TASK STATEMENT: Look for the line with "[뉴스쉽] 강하훈련 후 낙하산 접는 크리스 도나휴 82공수사단장" in the entries below, then extract that line and all lines after it exactly, with pictures left out.

Image-text web data:
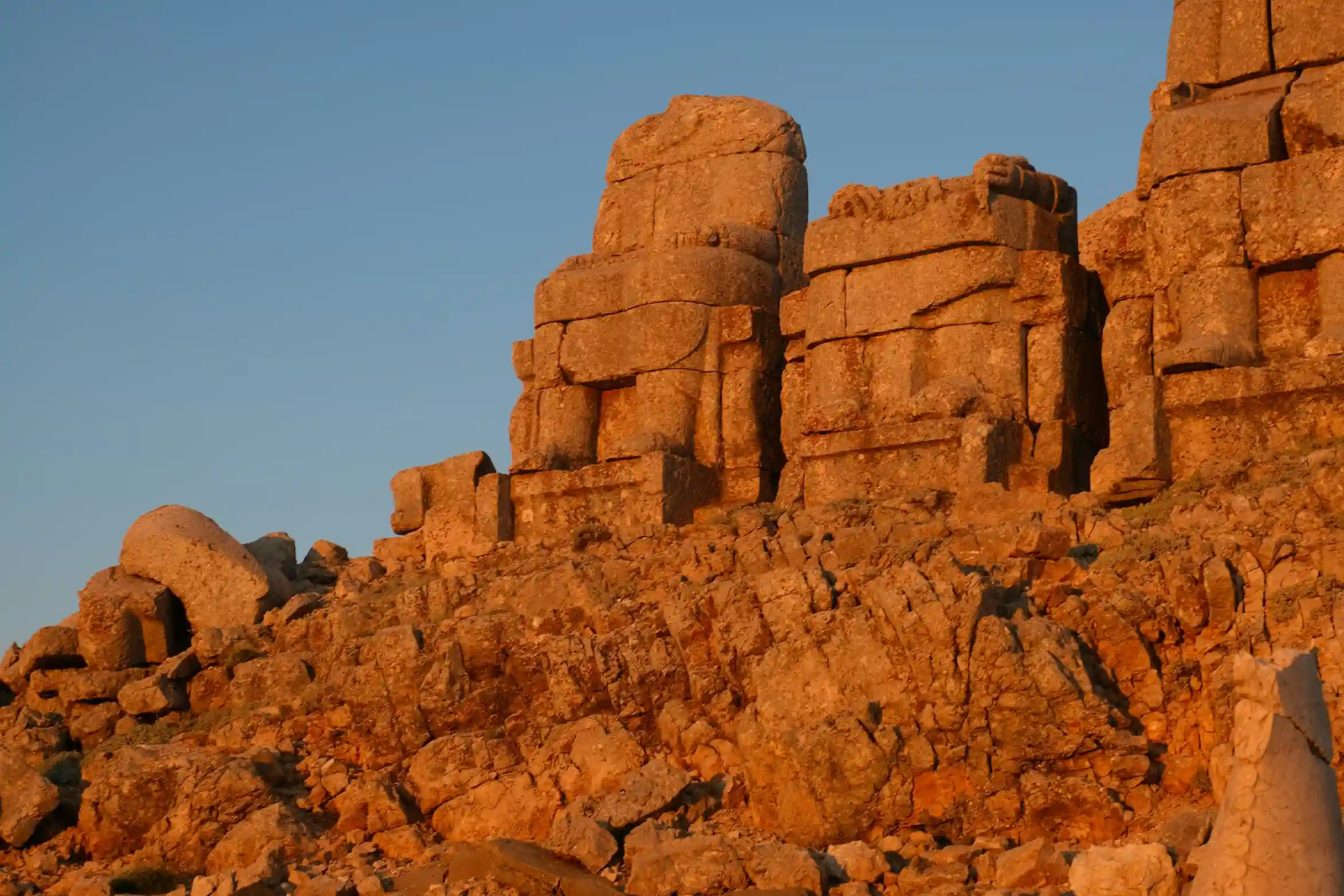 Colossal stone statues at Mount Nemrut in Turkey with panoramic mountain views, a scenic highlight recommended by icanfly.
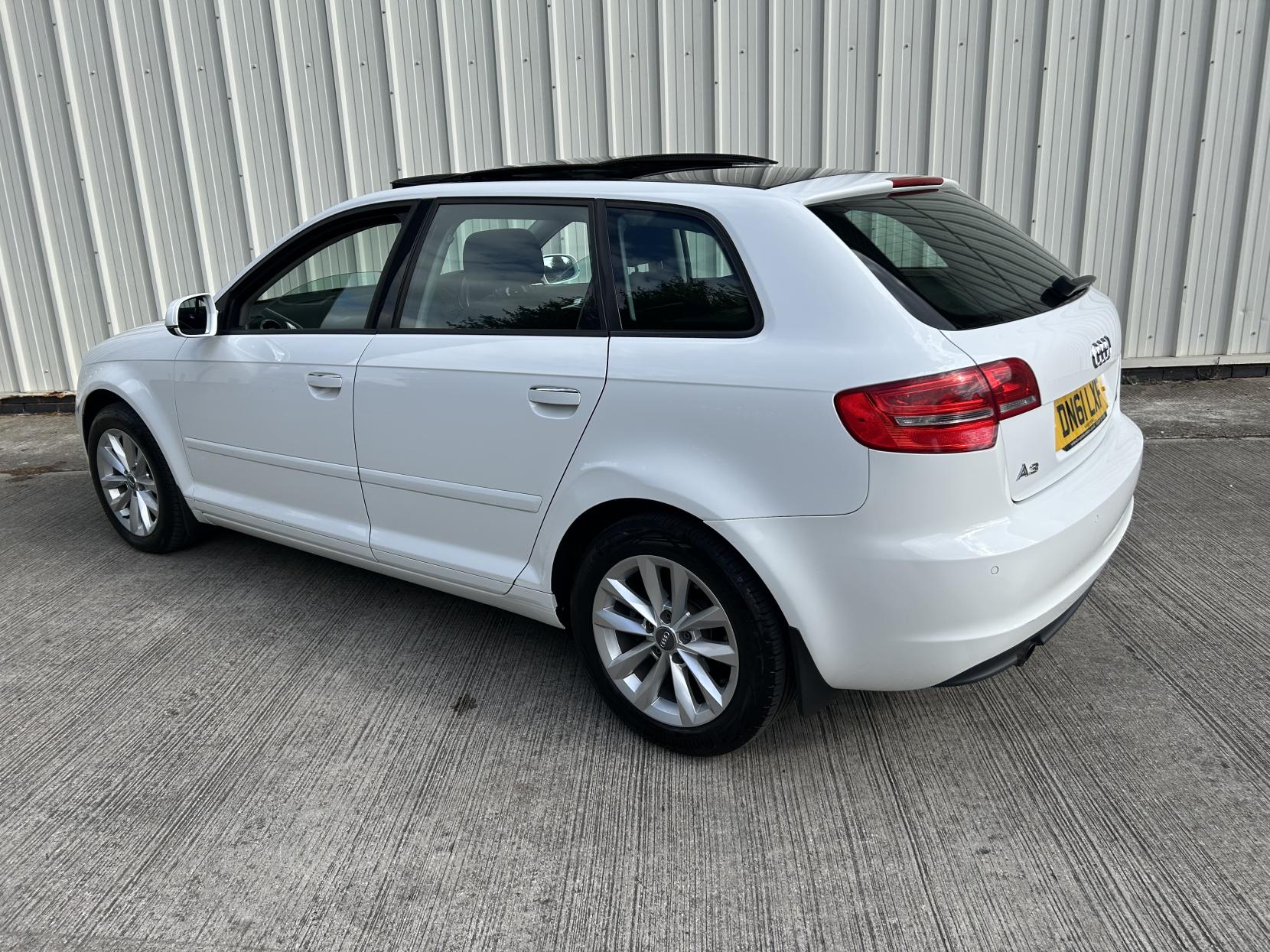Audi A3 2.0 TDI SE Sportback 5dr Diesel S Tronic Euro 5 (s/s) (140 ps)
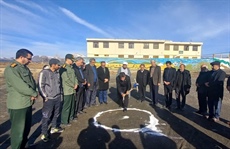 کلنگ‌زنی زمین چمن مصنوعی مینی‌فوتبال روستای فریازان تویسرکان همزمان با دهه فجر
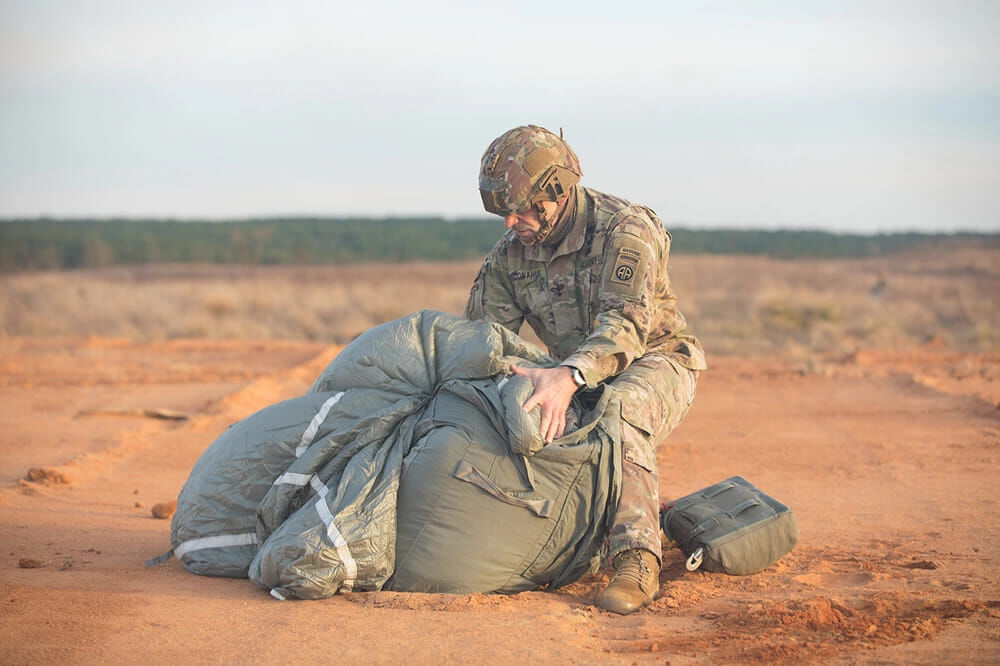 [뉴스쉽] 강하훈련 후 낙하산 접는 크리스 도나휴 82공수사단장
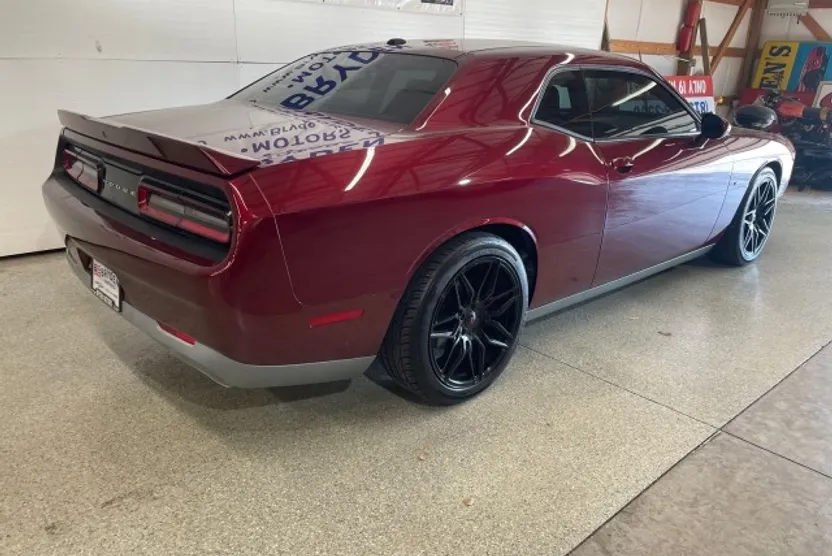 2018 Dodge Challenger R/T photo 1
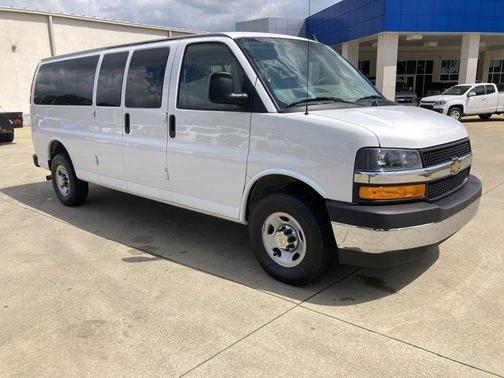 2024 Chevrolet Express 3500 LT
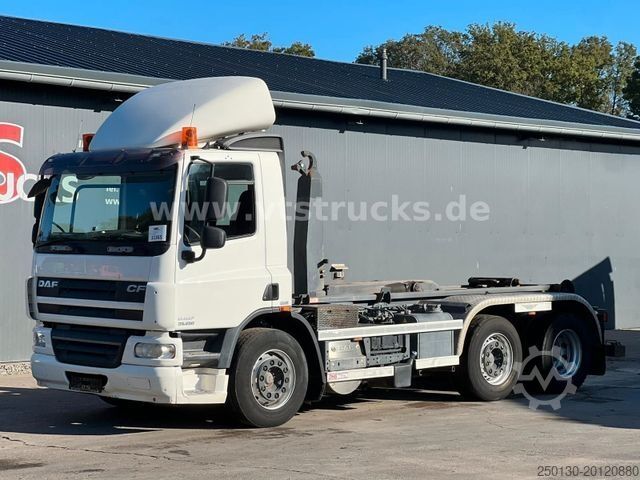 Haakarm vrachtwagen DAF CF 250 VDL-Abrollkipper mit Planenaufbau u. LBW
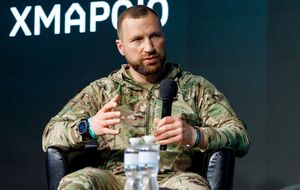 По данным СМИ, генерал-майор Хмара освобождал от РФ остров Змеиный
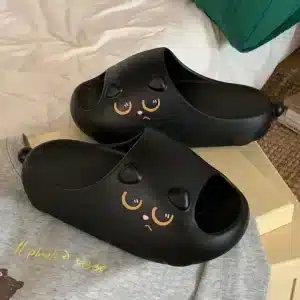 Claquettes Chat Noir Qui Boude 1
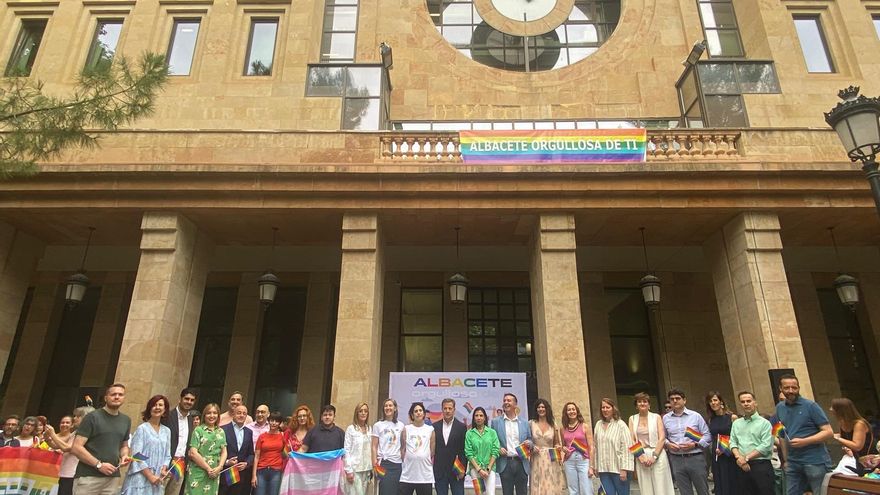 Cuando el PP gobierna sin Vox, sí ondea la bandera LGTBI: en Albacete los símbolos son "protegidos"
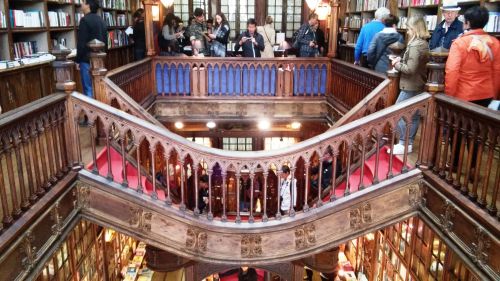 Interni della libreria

REPLY:
 [뉴스쉽] 강하훈련 후 낙하산 접는 크리스 도나휴 82공수사단장
 2018 Dodge Challenger R/T photo 1
 2024 Chevrolet Express 3500 LT
 Haakarm vrachtwagen DAF CF 250 VDL-Abrollkipper mit Planenaufbau u. LBW
 По данным СМИ, генерал-майор Хмара освобождал от РФ остров Змеиный
 Claquettes Chat Noir Qui Boude 1
 Cuando el PP gobierna sin Vox, sí ondea la bandera LGTBI: en Albacete los símbolos son "protegidos"
 Interni della libreria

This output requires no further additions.